Decentralized autonomous organizations (DAOs) are collectively owned governance systems whose governing software is cryptographically bound to obey the democratic wishes of members.


At its simplest, a DAO is an organization where you can vote on proposals. Proposals are written to an immutable, public ledger (blockchain) - their text, whether they passed or failed, and who voted on them. Proposals can be natural language rules or laws (for example, you could run a legislature with them), or they can be software.

When a proposal passes the DAO's voting period, that proposal becomes canonical. It will be as "passed" in the ledger, and any proposal messages (effectively, bits of code) will be executed on the chain, modifying the DAO's state.

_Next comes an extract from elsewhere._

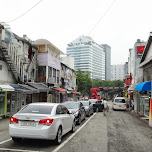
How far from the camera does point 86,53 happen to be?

For example, this proposal in RAW DAO (which governs the Junoswap DEX) has proposal messages associated with it. These messages will only be executed if the proposal passes and they will change the unbonding period for LPs on Junoswap automatically.

The DAO's governance can itself be modified by governance proposals. For example, the voting rules of the DAO themselves (e.g., how long voting periods last, what proportion of people need to vote on something for it to pass, etc.) can be modified by governance proposals.

Changing the rules by which rules are made

You can think of DAOs as a big game of Nomic. For example, this proposal in Dog Dao updates the DAOs voting rules to make the voting duration shorter and, thus, make proposals complete more quickly.

Governance tokens

Some (not all!) DAOs manage voting through governance tokens. Like shares in a corporation, governance token determines your voting power. A person with 80% of a DAO's tokens will be able to pass things autocratically. Distributing tokens evenly will give everyone an even vote, assuming no one trades their tokens.

Tokens are programmable.

You can prevent transfer, vest (i.e. slowly unlock) tokens over time, and more.

Non-token based DAOs

Most DAOs do not need a token. Those DAOs may use fixed voting weights to determine voting power. For example, the DAO DAO Development Fund assigns fixed weights to members. These types of DAOs are often referred to a "multisigs".

Tokens can be useful when you want very fluid governance with many members. They also introduce complexity because if your governance token becomes liquid your DAO will loosen control of what members it has. Non-token based DAOs add and remove members via vote, so they don't have this problem.

Additionally, launching a token with a DAO may invite speculators who will "invest" in your DAO. This may bring expectations and scrutiny as others could expect your team to spend time increasing the value of your governance token. For some DAOs, this is desirable, but many DAOs may want to focus on building out their product and revenue streams.

The current state of DAOs and the blockchain ecosystem is very token governance heavy. We encourage you to think deeply about if that is the system that actually works best for you when creating a DAO for your community. In many cases, a member based DAO may be a better option. You can always migrate to a token based DAO later.